▸ What the task requires: Every record must be written out once more, with nothing added or omitted.

Records of scene-based questions:

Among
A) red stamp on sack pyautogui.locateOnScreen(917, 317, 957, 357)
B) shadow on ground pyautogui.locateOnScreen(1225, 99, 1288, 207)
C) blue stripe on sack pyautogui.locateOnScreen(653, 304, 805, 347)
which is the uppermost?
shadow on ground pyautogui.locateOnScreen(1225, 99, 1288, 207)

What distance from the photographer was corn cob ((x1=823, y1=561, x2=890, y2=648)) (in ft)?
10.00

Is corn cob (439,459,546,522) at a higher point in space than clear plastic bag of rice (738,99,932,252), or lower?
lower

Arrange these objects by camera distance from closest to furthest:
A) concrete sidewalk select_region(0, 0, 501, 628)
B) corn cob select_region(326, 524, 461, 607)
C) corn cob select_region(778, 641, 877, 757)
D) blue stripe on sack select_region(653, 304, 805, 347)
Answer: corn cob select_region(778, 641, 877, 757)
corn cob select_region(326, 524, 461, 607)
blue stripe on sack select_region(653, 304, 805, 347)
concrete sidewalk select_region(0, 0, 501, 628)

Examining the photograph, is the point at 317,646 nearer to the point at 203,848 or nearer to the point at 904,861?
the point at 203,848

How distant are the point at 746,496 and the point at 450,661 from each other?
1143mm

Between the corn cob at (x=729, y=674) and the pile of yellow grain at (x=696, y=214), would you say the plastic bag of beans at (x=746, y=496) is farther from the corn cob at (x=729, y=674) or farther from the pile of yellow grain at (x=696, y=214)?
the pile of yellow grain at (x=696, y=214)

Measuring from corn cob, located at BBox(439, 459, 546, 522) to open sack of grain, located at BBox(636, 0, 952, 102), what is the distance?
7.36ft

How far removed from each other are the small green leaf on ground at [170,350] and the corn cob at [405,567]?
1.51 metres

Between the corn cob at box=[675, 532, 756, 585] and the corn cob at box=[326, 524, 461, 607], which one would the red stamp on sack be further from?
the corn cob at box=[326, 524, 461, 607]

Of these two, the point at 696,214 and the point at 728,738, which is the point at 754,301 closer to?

▸ Output of the exercise:
Among
A) red stamp on sack pyautogui.locateOnScreen(917, 317, 957, 357)
B) shadow on ground pyautogui.locateOnScreen(1225, 99, 1288, 207)
C) blue stripe on sack pyautogui.locateOnScreen(653, 304, 805, 347)
which is the uppermost?
shadow on ground pyautogui.locateOnScreen(1225, 99, 1288, 207)

What distance from the photographer was corn cob ((x1=823, y1=561, x2=890, y2=648)) (in ft)?
10.00

Is corn cob (439,459,546,522) at a higher point in space than clear plastic bag of rice (738,99,932,252), or lower?
lower

Arrange these objects by camera distance from closest to furthest:
A) concrete sidewalk select_region(0, 0, 501, 628)
B) corn cob select_region(326, 524, 461, 607)
C) corn cob select_region(778, 641, 877, 757)
D) blue stripe on sack select_region(653, 304, 805, 347)
Answer: corn cob select_region(778, 641, 877, 757)
corn cob select_region(326, 524, 461, 607)
blue stripe on sack select_region(653, 304, 805, 347)
concrete sidewalk select_region(0, 0, 501, 628)

Examining the photograph, is the point at 317,646 nearer to the point at 203,848 or nearer to the point at 904,861?
the point at 203,848

How distant are the point at 746,496 and the point at 450,661 from each other?
1143mm

Between the corn cob at (x=729, y=674) and the pile of yellow grain at (x=696, y=214), would you say the plastic bag of beans at (x=746, y=496) is farther from the corn cob at (x=729, y=674) or farther from the pile of yellow grain at (x=696, y=214)?
the pile of yellow grain at (x=696, y=214)

Measuring from corn cob, located at BBox(439, 459, 546, 522) to open sack of grain, located at BBox(636, 0, 952, 102), what is the distance?
7.36ft

How far removed from each other are the small green leaf on ground at [170,350] and the corn cob at [405,567]?
1.51 metres

Between the corn cob at box=[675, 532, 756, 585] and the corn cob at box=[326, 524, 461, 607], which one would the red stamp on sack be further from?
the corn cob at box=[326, 524, 461, 607]

Of these two, the point at 696,214 and the point at 728,738, which is the point at 754,301 closer to?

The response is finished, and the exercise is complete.